Den Verbrauchern nämlich, so Lughofer, werde in Ama-Slogans wie "Rindfleisch von der Alm" und "Österreichisches Schweinefleisch von bäuerlichen Familienbetrieben" eine "heile, bäuerliche Welt vorgegaukelt": eine Behauptung, wie sie dem "Verein gegen Tierfabriken" vor einem Jahr gerichtlich untersagt worden war.

Umfrage: Siegel wirkt

Am 31. 1. 2002 machte der Oberste Gerichtshof diese Entscheidung bis zu einem Hauptverfahren in der Causa rückgängig.

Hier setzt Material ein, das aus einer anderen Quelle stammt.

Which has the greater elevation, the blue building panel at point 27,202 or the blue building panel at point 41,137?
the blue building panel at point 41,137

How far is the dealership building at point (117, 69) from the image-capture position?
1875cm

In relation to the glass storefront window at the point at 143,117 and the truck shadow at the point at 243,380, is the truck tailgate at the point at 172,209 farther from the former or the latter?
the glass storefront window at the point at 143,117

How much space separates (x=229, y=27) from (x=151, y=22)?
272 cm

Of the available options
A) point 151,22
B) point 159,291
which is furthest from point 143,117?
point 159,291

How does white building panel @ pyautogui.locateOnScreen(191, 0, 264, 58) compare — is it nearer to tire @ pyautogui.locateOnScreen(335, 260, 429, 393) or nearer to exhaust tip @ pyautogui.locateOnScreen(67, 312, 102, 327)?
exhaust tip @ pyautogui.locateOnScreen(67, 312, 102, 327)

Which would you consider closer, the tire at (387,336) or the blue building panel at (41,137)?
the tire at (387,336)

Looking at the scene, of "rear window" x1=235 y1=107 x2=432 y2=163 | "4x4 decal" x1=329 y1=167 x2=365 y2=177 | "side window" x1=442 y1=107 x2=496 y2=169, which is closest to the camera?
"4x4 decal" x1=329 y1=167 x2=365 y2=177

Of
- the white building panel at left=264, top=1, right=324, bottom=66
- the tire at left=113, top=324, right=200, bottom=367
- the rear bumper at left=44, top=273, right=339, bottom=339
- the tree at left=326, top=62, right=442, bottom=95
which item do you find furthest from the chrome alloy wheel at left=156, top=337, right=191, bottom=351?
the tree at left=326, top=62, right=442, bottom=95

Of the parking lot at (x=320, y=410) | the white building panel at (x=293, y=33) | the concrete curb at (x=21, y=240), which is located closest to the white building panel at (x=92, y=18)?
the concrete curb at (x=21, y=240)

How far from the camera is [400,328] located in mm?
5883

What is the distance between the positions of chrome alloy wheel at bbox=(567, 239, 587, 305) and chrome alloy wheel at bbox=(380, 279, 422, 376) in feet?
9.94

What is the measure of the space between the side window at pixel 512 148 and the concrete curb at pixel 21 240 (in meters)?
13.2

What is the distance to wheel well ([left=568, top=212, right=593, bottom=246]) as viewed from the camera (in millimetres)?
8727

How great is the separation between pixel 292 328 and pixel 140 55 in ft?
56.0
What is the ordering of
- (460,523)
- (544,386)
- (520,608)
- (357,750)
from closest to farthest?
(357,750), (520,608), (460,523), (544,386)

Nun erneuert Lughofer die Kritik: Laut Meinungsforschungsinsitut Fessel/GFK hätten zwei Drittel der Befragten angegeben, das Ama-Siegel zeichne Bioprodukte aus. Was jedoch nicht der Fall sei.

Das meint auch Grünen-Agrarsprecher Wolfgang Pirklhuber. Er führt als Beleg eine Anfragebeantwortung von Konsumentenschutzminister Herbert Haupt (FPÖ) an. Gefragt worden war nach der Zahl von Ama-Gütesiegelbetrieben mit Vollspaltenböden für Schweine. Böden, die Exkremente direkt abfließen lassen, den Tieren aber das Stehen und Gehen erschweren - eine keineswegs artgerechte Haltungsmethode. Haupts Antwort: "Die Ama-Gütesiegelrichtlinien für Frischfleisch schreiben derzeit keine über die gesetzlichen Vorgaben hinausgehenden Tierhaltungsvorschriften vor."

"Wir sind mit den Mitgliedern der Arge Biobauern und anderen Biobauerngruppen im Gespräch. Als Landwirte sind sie, nicht der WWF unsere ersten Ansprechpersonen", reagiert Ama-Vorstandsvorsitzender Georg Schöppl im STANDARD-Gespräch auf diese Einwände. Doch auch mit den Tierschützern werde man reden. Indes könne er nicht verstehen, was an der Ama-Werbung verfälschend sein solle: "Die Spots mit Landschaftsbildern haben wir aus dem Verkehr gezogen."